» EXCERPTED PASSAGE:
BEGIN

Community Violence and Self Harm

Community violence is the term used to refer to the violence that certain environments contain. The violence that occurs in a neighborhood can leaves individuals who live there with feelings of fear and anger. Frequently, people who live with community violence must endure drive-by shootings, gang violence, terrorist activities, or violence from deranged individuals such as mass murderers. These experiences can cause great distress and can leave lasting effects on a person’s metal stability. This is why community violence is such a prevalent cause of post traumatic stress disorder.

Community Violence Around the World

Community violence affects Americans more than any other country in the world. In fact, the Center for Disease Control has published reports claiming that America is perhaps the world’s most violent country. Children who grow up in crime stricken neighborhoods or live in areas of the world in which war makes it impossible to walk outside without fear of death are especially susceptible to post traumatic stress disorder. The underdeveloped mental capacities of children everywhere do not allow them to cope with the fears faced from traumatic events as an adult might. However, many adults are just as likely to be stricken with post traumatic stress disorder under such extreme conditions.

Self Harm

Self harm is a byproduct of post traumatic stress disorder. Some individuals seek to take their suffering out on themselves by mutilating their own bodies. Approximately one in every one thousand people engages in some form of self harm every year. Research shows that an alarmingly high number of people engage in self harm and, subsequently, need some type of psychological therapy to overcome their self-destructive behavior.

END

» DATA FOR ANALYSIS:
BEGIN

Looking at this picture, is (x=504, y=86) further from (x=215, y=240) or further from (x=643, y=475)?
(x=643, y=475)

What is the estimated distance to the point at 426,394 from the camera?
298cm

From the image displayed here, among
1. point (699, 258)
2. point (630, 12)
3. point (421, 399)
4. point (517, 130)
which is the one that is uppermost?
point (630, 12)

END

» HOW TO COMPLETE THIS TASK:
Answer from the text on community violence and self harm:
(a) Which organization has published reports claiming that America is perhaps the world's most violent country?
(b) According to the text, about how many people engage in some form of self harm every year?
(c) Of what disorder is self harm called a byproduct?
None of the lines is needed for this exercise.

» WRITTEN SOLUTION:
(a) The Center for Disease Control
(b) Approximately one in every one thousand people
(c) Post traumatic stress disorder